• **PROBLEM DETAILS**: Once you reach the line that contains "Standing vote fraction: 79%.", retype it and every line after it exactly, ending with the last line of the entries.

• **MATERIAL FOR THIS EXERCISE**:

= = = = =

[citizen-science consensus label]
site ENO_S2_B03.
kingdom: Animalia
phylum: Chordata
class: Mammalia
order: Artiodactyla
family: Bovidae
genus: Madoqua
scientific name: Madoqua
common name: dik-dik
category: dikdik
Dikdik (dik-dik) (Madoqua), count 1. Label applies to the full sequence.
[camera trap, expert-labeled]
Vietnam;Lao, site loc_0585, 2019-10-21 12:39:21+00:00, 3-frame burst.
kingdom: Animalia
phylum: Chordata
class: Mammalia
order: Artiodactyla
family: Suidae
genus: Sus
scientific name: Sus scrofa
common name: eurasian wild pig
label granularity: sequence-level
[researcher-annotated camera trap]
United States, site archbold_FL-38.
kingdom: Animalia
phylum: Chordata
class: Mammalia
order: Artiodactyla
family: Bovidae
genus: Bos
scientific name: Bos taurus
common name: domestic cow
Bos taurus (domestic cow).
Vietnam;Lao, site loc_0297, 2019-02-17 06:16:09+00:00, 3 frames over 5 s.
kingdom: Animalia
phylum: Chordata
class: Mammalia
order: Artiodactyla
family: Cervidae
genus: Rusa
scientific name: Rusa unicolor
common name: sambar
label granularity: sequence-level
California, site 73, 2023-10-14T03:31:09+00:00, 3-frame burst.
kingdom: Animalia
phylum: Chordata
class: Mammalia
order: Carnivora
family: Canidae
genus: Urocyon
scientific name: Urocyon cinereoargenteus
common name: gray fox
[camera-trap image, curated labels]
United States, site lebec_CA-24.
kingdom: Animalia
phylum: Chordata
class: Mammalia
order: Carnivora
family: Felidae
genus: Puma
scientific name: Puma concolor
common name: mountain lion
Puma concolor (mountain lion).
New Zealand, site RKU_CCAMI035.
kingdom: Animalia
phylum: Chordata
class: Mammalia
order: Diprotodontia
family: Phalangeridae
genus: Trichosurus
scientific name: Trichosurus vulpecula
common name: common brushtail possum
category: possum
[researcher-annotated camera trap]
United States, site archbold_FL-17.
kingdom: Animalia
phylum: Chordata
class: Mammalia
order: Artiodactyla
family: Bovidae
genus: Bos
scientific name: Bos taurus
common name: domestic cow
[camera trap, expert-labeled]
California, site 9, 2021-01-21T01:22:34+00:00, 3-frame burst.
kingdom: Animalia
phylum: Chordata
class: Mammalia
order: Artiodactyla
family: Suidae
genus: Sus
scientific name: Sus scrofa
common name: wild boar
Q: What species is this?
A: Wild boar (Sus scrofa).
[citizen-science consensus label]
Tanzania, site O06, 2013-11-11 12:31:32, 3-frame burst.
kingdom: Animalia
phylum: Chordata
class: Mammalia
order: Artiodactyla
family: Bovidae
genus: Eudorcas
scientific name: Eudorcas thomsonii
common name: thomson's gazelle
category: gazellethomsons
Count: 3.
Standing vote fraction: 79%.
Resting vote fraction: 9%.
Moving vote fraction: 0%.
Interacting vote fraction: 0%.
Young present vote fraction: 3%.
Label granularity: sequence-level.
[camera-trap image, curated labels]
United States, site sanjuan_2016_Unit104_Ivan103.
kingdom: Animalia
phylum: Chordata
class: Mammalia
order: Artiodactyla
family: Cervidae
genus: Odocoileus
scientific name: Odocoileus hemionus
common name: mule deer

= = = = =

• **ANSWER TO THE PROBLEM**:
Standing vote fraction: 79%.
Resting vote fraction: 9%.
Moving vote fraction: 0%.
Interacting vote fraction: 0%.
Young present vote fraction: 3%.
Label granularity: sequence-level.
[camera-trap image, curated labels]
United States, site sanjuan_2016_Unit104_Ivan103.
kingdom: Animalia
phylum: Chordata
class: Mammalia
order: Artiodactyla
family: Cervidae
genus: Odocoileus
scientific name: Odocoileus hemionus
common name: mule deer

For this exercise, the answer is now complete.